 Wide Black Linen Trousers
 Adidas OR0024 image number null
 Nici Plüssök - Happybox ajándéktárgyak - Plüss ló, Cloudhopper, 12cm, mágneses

GOAL OF THE EXERCISE:
Return, exactly as written, only those lines that run from the one with "Adidas OR0024 image number null" to the last line of the data, both of those lines included.

WRITTEN ANSWER:
 Adidas OR0024 image number null
 Nici Plüssök - Happybox ajándéktárgyak - Plüss ló, Cloudhopper, 12cm, mágneses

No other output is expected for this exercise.